I can swing my megaphone
And long arm the rest
It's easier and better
To just beat it from the chest
Of desire

I could walk into this room
And the waves of conversation are enough
To knock you down in the undertow
So alone, so alone in my life
Feed me banks of light
And hang your hairshirt on the lowest rung

It's a beautiful life
And I can hang my hairshirt
Away up high in the attic of
The wrong dog's life chest
Or bury it at sea
All my life I've searched for this 

Here I am, here I am
In your life
It's a beautiful life
My life
It's a beautiful life
Your life  *

Since hairshirts were worn in repentance...ie, of a sin...I think he is talking about letting go of that feeling of guilt and realizing "it's a beautiful life." That is a simple summary, although I could go deeper. 
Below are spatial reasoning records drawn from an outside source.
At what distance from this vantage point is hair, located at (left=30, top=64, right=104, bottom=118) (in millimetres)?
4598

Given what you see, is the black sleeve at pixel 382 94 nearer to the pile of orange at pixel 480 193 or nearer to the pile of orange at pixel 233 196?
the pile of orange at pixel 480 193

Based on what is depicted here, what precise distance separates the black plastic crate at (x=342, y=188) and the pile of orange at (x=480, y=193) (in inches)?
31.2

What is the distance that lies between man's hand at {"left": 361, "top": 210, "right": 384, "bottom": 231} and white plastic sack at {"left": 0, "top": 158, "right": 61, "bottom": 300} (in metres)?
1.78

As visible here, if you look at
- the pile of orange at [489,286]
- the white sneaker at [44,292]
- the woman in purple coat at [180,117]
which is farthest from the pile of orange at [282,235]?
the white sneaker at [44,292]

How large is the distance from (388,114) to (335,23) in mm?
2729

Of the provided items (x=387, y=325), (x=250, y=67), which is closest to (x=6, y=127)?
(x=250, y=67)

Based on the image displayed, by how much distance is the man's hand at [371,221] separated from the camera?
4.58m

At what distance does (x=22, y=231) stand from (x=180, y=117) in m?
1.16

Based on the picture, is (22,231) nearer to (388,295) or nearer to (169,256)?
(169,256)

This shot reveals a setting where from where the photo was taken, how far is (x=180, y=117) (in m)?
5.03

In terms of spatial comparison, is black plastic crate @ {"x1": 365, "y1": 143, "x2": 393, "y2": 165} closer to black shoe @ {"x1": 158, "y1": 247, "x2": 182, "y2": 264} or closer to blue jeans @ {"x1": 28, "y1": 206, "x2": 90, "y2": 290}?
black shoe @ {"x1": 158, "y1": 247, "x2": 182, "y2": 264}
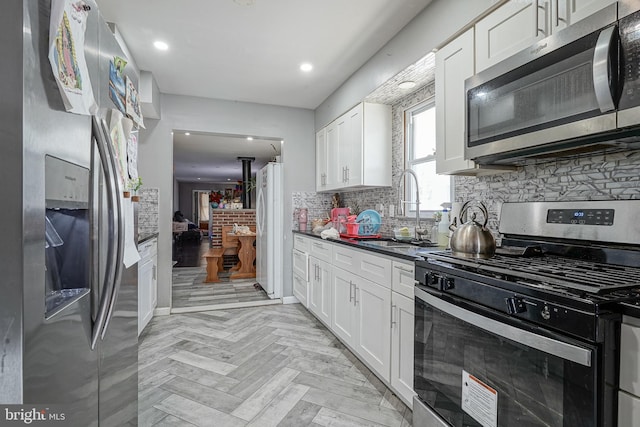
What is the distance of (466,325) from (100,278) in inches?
51.2

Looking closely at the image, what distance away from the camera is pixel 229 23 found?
7.90 ft

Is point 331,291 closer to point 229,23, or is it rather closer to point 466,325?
point 466,325

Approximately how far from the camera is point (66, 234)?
0.91 meters

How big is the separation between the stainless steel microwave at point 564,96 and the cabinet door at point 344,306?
1.39m

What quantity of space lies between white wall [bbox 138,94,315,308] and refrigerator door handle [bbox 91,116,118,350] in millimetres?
2881

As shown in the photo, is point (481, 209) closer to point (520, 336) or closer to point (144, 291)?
point (520, 336)

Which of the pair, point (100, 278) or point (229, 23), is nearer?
point (100, 278)

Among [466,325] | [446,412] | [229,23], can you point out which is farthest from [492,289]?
[229,23]

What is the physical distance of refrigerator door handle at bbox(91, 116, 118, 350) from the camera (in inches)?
38.6

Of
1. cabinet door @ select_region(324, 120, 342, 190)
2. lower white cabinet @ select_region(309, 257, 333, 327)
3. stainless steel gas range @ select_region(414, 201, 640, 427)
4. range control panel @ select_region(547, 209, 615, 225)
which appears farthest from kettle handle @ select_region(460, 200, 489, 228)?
cabinet door @ select_region(324, 120, 342, 190)

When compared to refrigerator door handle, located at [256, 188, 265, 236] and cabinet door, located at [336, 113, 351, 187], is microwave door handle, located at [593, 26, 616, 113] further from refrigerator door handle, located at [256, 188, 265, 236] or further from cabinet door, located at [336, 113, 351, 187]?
refrigerator door handle, located at [256, 188, 265, 236]

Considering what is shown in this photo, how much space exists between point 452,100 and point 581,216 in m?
0.93

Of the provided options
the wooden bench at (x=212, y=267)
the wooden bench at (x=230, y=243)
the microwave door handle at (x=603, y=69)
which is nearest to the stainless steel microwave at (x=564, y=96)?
the microwave door handle at (x=603, y=69)

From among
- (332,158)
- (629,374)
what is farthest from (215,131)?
(629,374)
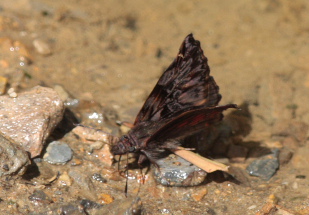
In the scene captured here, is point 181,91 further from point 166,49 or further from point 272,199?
point 166,49

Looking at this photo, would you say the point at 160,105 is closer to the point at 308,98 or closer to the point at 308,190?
the point at 308,190

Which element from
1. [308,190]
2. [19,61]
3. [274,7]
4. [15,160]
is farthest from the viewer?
[274,7]

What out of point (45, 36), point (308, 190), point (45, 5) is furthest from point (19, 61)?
point (308, 190)

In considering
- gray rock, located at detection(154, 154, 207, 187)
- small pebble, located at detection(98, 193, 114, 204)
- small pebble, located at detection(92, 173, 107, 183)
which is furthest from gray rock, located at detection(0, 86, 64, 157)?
gray rock, located at detection(154, 154, 207, 187)

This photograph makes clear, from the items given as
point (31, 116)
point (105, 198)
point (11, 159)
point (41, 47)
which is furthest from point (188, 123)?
point (41, 47)

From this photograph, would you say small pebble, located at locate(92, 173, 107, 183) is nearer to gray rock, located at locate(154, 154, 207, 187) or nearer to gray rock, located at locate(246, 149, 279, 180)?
gray rock, located at locate(154, 154, 207, 187)

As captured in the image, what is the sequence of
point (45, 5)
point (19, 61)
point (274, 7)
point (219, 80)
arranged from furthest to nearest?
1. point (274, 7)
2. point (45, 5)
3. point (219, 80)
4. point (19, 61)

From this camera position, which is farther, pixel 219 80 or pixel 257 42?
pixel 257 42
For example, the opening of the song seems to indicate someone was waiting for him to get over this guilt...possibly so they could get it on? And given that Michael Stipe is the lyricist, he could be singing it to a man...not that that really makes any difference. I mean, some religions don't think you should feel guilt over homosexual feelings; they also think you should feel guilty about pre-marital sex as well. In that sense, it is still universal to anyone despite being written by Michael. But at any rate, I think this other person started to complain the wait was too long, and Michael assures them it isn't pointless when he says, "I am not the type of dog that could keep you waiting for no good reason." And apparently he has had to assure them of this many time, as the next lines indicate: "Run a carbon black test on my jaw,/and you will find it's all been said before."

Next time I do this, I will pick another band.


----------